“Quando é que a gente para de brincar com o corpo?” A pergunta de uma amiga ficou ecoando aqui dentro. O conhecimento acumulado em 9 anos estudando o comportamento das mulheres e meninas brasileiras me trouxe uma resposta rápida: a gente não pode parar algo que nem chega a aprender.
Se para os bebês e crianças pequenas o corpo é um grande brinquedo, as meninas logo cedo aprendem que seus corpos devem ser controlados e deixam de brincar de explorar o mundo e as sensações. Simone de Beauvoir, em seu clássico livro O Segundo Sexo já dizia que “tratam-na como uma boneca viva e recusam-lhe a liberdade”.
Quando foi a última vez que você experimentou algo novo com seu corpo?
Enquanto meninos brincam de descobrir o mundo com seus corpos, meninas ficam confinadas no lar. Esta foi a conclusão de um projeto de pesquisa do qual minha empresa, a 65|10, participou em 2016 em parceria com o Studio Ideia, que demonstrou que os meninos praticam esportes na rua 10% a mais que as meninas e seus pais acreditam três vezes mais que a prática esportiva é importante para eles.
Em casa, as meninas brincam de boneca, cuidam de crianças menores ou pior, são obrigadas a terem filhos frutos de violações contra seus corpos. Quem não brinca de casinha está cuidando da casa de verdade: por volta dos 10 anos de idade, 88% delas afirmam trabalhar dentro de casa, enquanto 76% dos meninos dizem fazer o mesmo (Gênero e Número, 2023).
Não aprendemos a ver nosso corpo como instrumento de interação com o mundo e nem a explorar as possibilidades de prazer que ele nos oferece – e aqui estou falando de sexo, sim, mas não só. Aprender a andar de bicicleta, começar a correr, dar uma cambalhota, pular de um trampolim. Quando foi a última vez que você experimentou algo novo com seu corpo?
Mulheres praticam menos esportes e são mais sedentárias que os homens. Ao escolher atividades físicas, muitas vezes somos motivadas por pressão estética e não por prazer, o que também se torna um fator de desmotivação ao longo do tempo. A interdição vem de longe: até o final da década de 70 as mulheres ainda eram proibidas de praticar diversos esportes no Brasil. Hoje não somos mais proibidas, mas também não somos incentivadas.
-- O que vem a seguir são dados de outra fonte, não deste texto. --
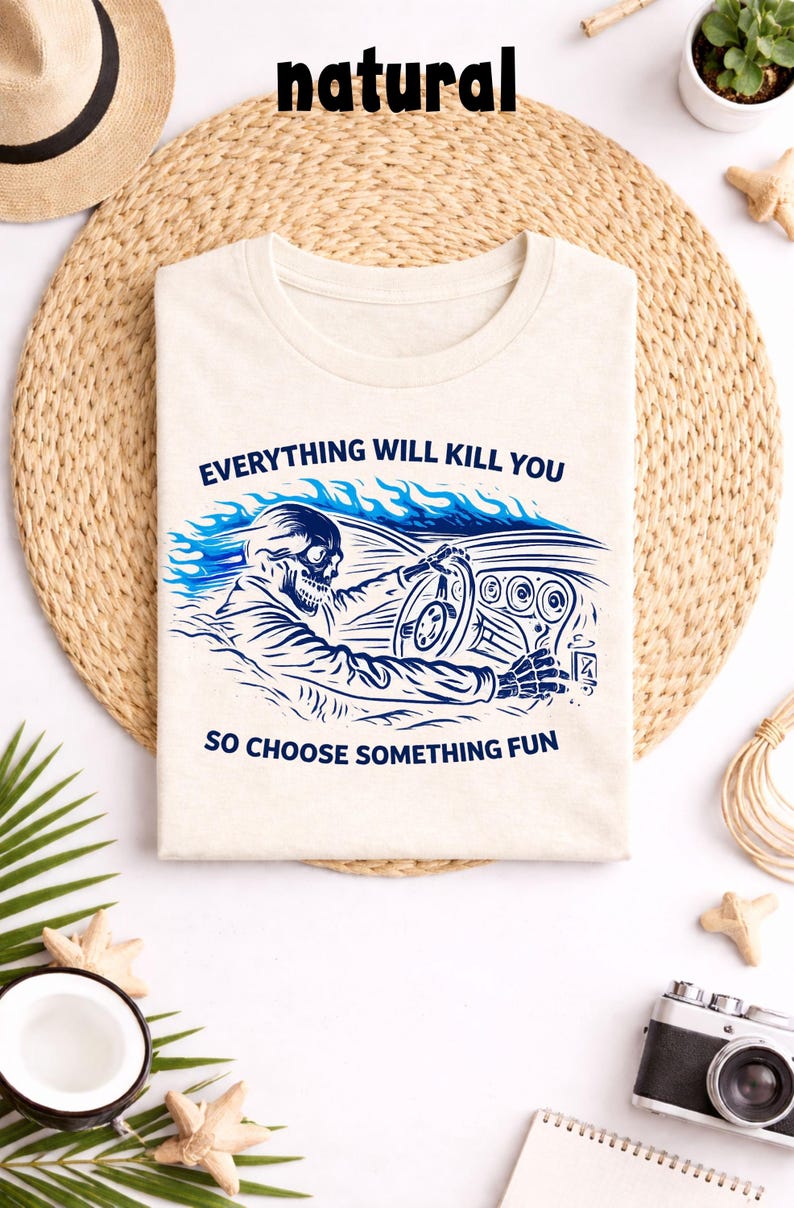 Todo te matará, así que elige algo divertido, camiseta divertida de esqueleto de conductor, camiseta de humor negro con cita, camiseta gráfica vintage de hot rod, camiseta de motociclista imagen 9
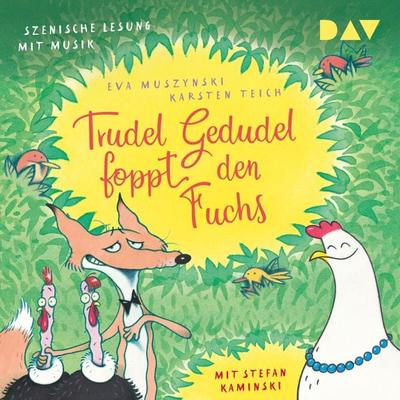Trudel Gedudel foppt den Fuchs - Eva Muszynski,Karsten Teich, Audio, 9783742414540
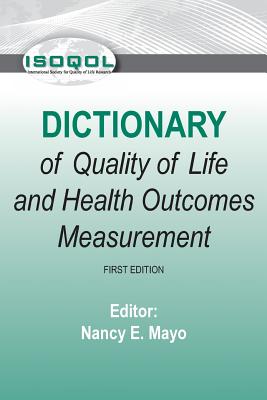 ISOQOL Dictionary of Quality of Life and Health Outcomes Measurement - Mayo, Nancy E, PhD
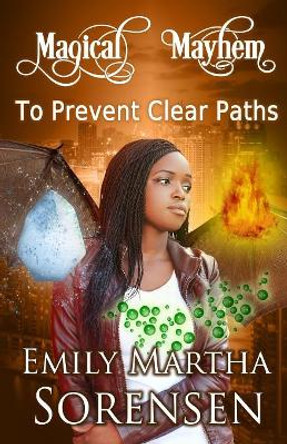 To Prevent Clear Paths Emily Martha Sorensen 9781949607246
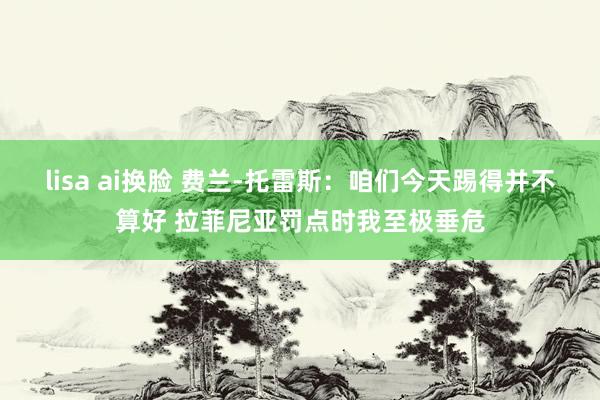 lisa ai换脸 费兰-托雷斯：咱们今天踢得并不算好 拉菲尼亚罚点时我至极垂危
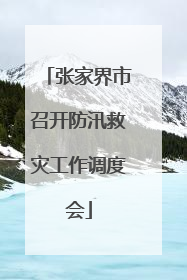 张家界市召开防汛救灾工作调度会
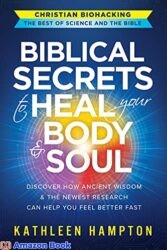 Biblical Secrets to Heal Your Body Soul Discover How Ancient Wisdom the Newest Research Can Help You Feel Better Fast (Christian Biohacking The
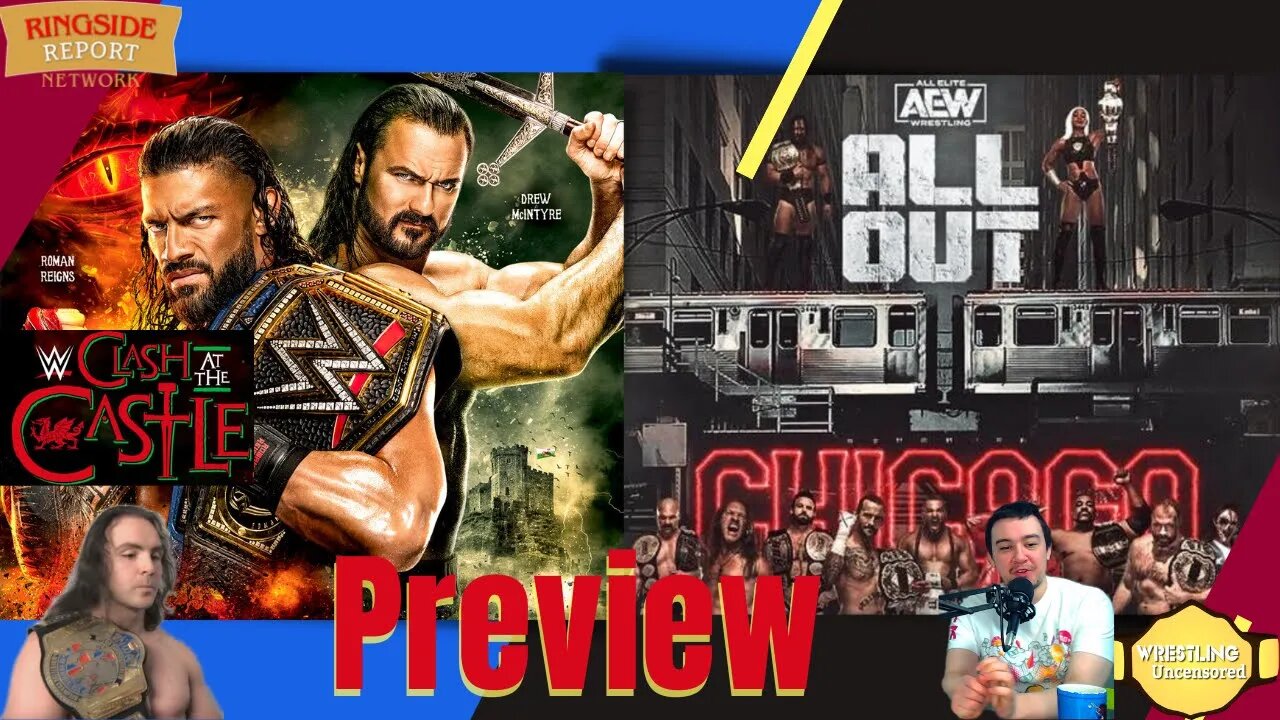 WWE Clash at the Castle | AEW All Out | Previews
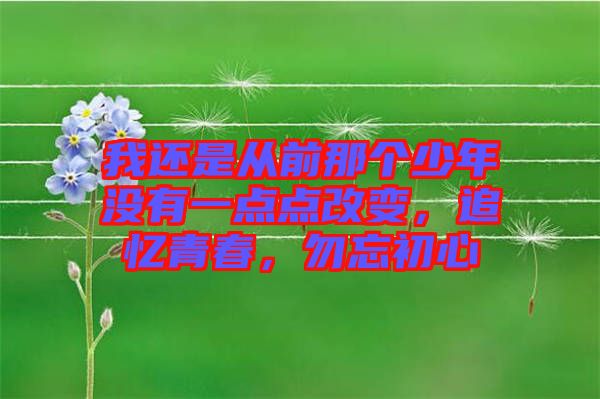 我還是從前那個(gè)少年沒有一點(diǎn)點(diǎn)改變，追憶青春，勿忘初心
Brincar com o corpo é coisa séria!
Se tem algo que aprendi em tantos anos estudando as conquistas e lutas das mulheres é que tudo aquilo que nos é barrado é fonte de imensa potência. Descobrir que nosso corpo nos pertence e que podemos dispor dele como desejarmos é o primeiro passo para reivindicar o pleno direito de escolha sobre tudo que acontece com ele. É o caminho para tornarmos verdade o clichê do “meu corpo, minhas regras”.
O escritor Eduardo Galeano tem uma frase que eu amo e sempre repito: “A igreja diz: o corpo é uma culpa. A ciência diz: o corpo é uma máquina. A publicidade diz: o corpo é um negócio. E o corpo diz: eu sou uma festa.” Se no Brasil aqueles que festejam são chamados de brincantes, nossos corpos também dizem bem alto: eu sou um brinquedo. O que são as festas populares brasileiras se não um grande convite para jogar nossos corpos no mundo?
O documentário Tarja Branca defende que brincar é urgente e faz um manifesto sobre “a importância de continuar sustentando um espírito lúdico, que surge em nossa infância e que o sistema nos impele a abandonar em nossa vida adulta”. É através da brincadeira que entramos em contato com nossa criança interior e para as mulheres é a oportunidade de promover a cura e o resgate da menina que teve o corpo controlado, medido, pesado e confinado dentro de casa. Bora levar essa menina pra brincar lá fora?